EXERCISE DETAILS:
In your copy, repeat each record exactly and include no pictures.

RECORDS FOR THIS TASK:
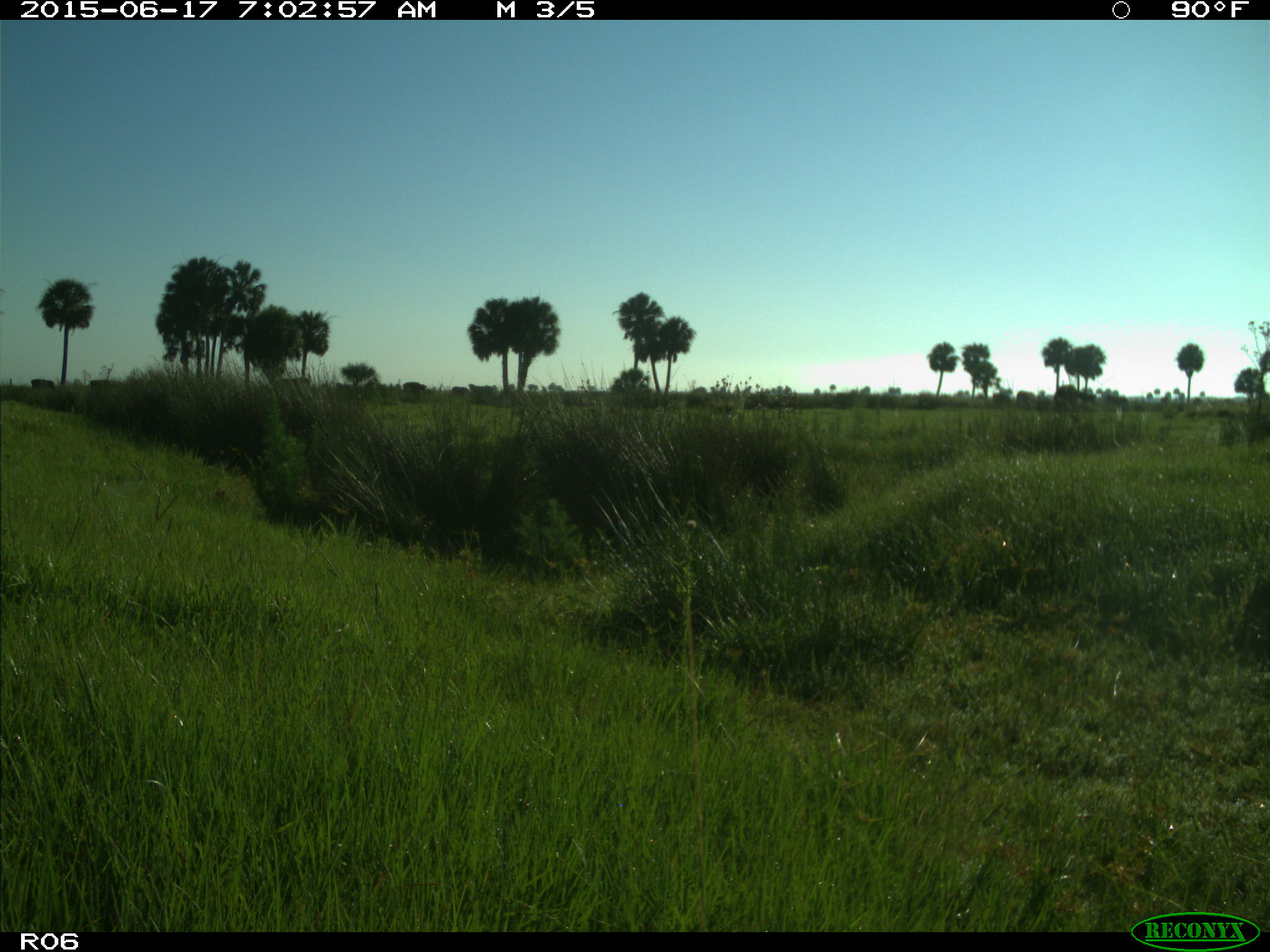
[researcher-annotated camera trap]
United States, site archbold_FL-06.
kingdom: Animalia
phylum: Chordata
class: Mammalia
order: Artiodactyla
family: Bovidae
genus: Bos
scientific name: Bos taurus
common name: domestic cow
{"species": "Bos taurus (domestic cow)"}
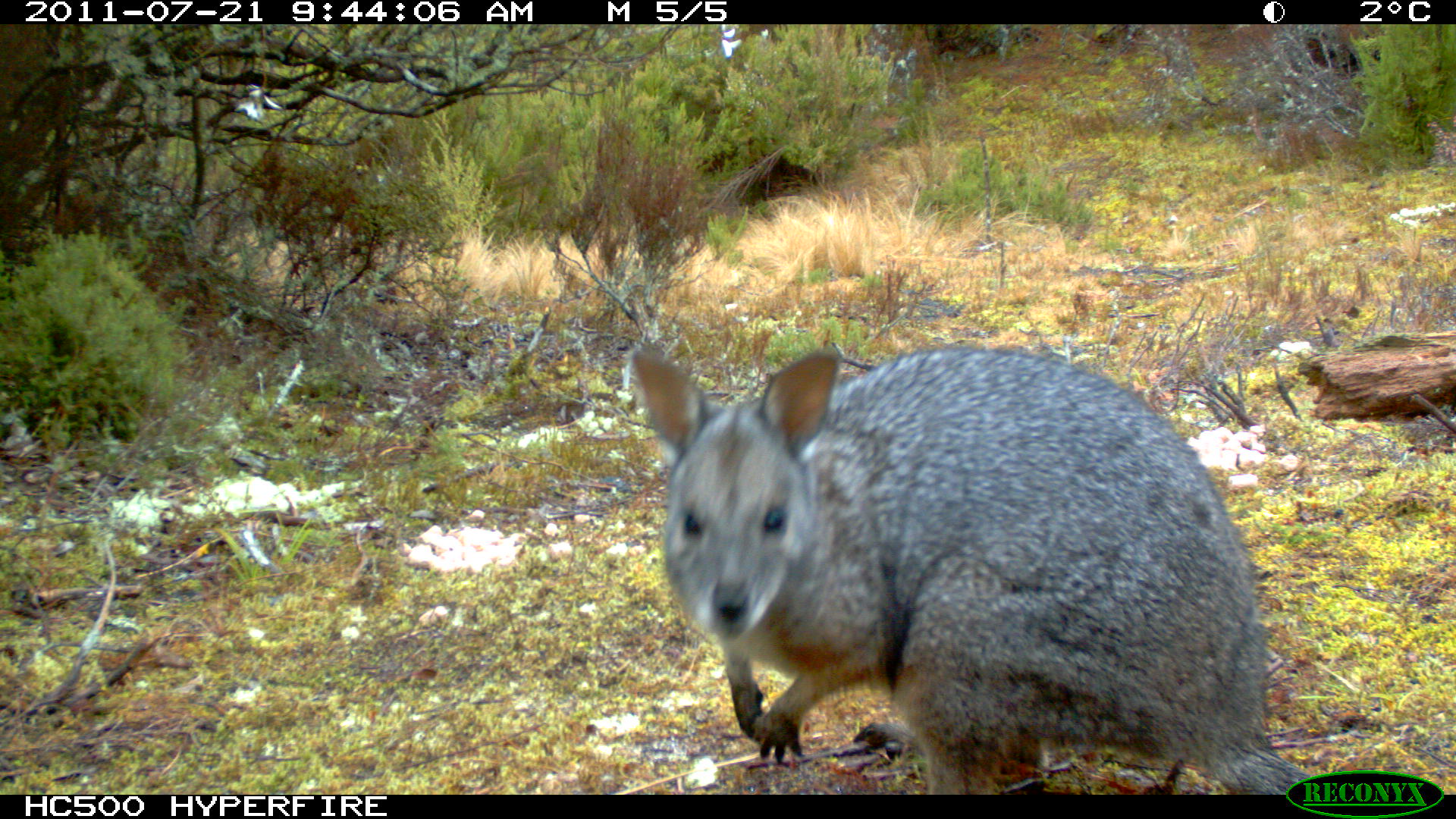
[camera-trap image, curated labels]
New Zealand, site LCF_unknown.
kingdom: Animalia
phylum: Chordata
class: Mammalia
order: Diprotodontia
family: Macropodidae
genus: Notamacropus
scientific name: Notamacropus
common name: wallaby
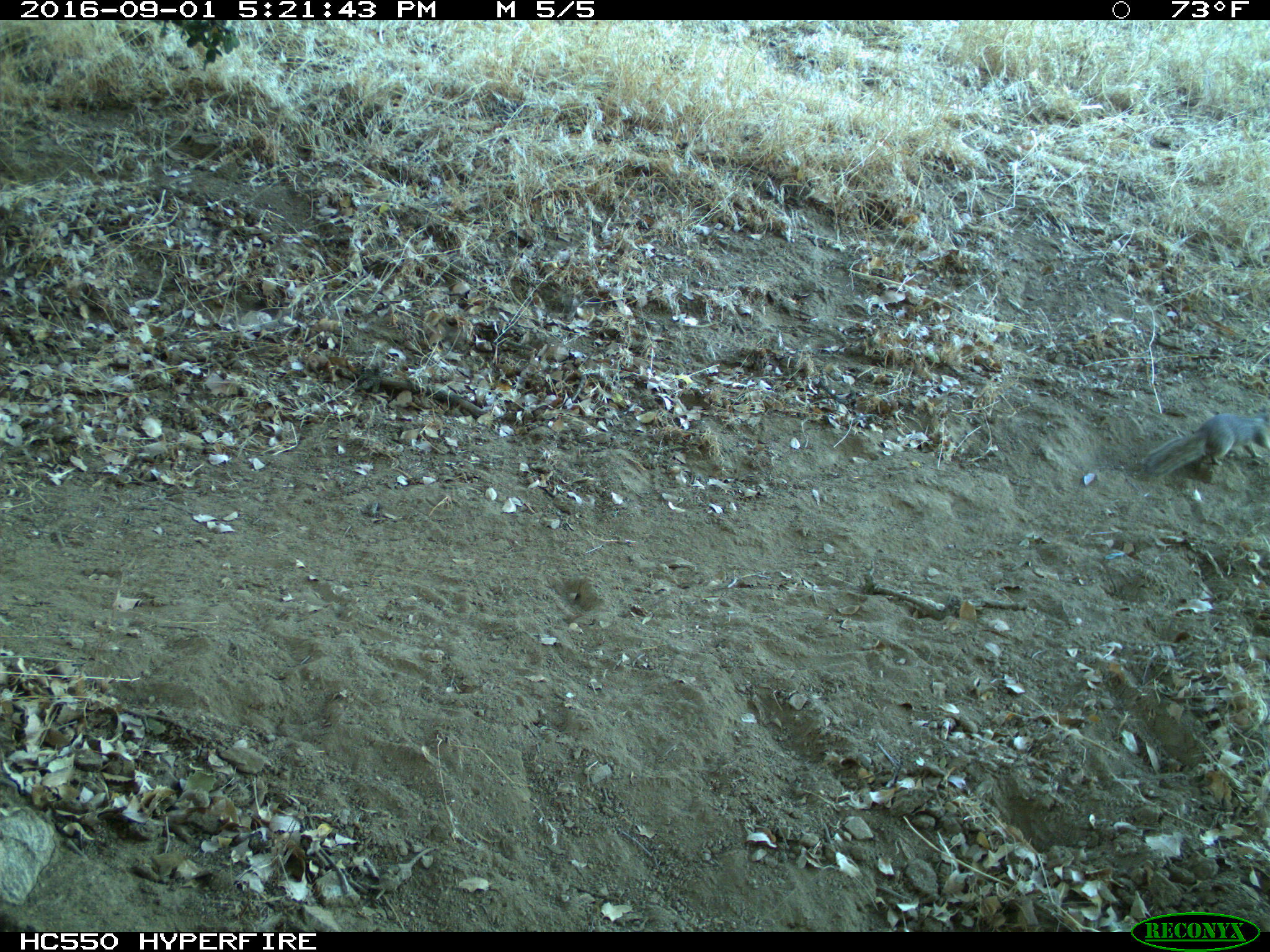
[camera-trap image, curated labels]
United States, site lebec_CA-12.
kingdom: Animalia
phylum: Chordata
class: Mammalia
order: Rodentia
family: Sciuridae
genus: Otospermophilus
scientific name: Otospermophilus beecheyi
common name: california ground squirrel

RESULT OF THE EXERCISE:
[researcher-annotated camera trap]
United States, site archbold_FL-06.
kingdom: Animalia
phylum: Chordata
class: Mammalia
order: Artiodactyla
family: Bovidae
genus: Bos
scientific name: Bos taurus
common name: domestic cow
{"species": "Bos taurus (domestic cow)"}
[camera-trap image, curated labels]
New Zealand, site LCF_unknown.
kingdom: Animalia
phylum: Chordata
class: Mammalia
order: Diprotodontia
family: Macropodidae
genus: Notamacropus
scientific name: Notamacropus
common name: wallaby
[camera-trap image, curated labels]
United States, site lebec_CA-12.
kingdom: Animalia
phylum: Chordata
class: Mammalia
order: Rodentia
family: Sciuridae
genus: Otospermophilus
scientific name: Otospermophilus beecheyi
common name: california ground squirrel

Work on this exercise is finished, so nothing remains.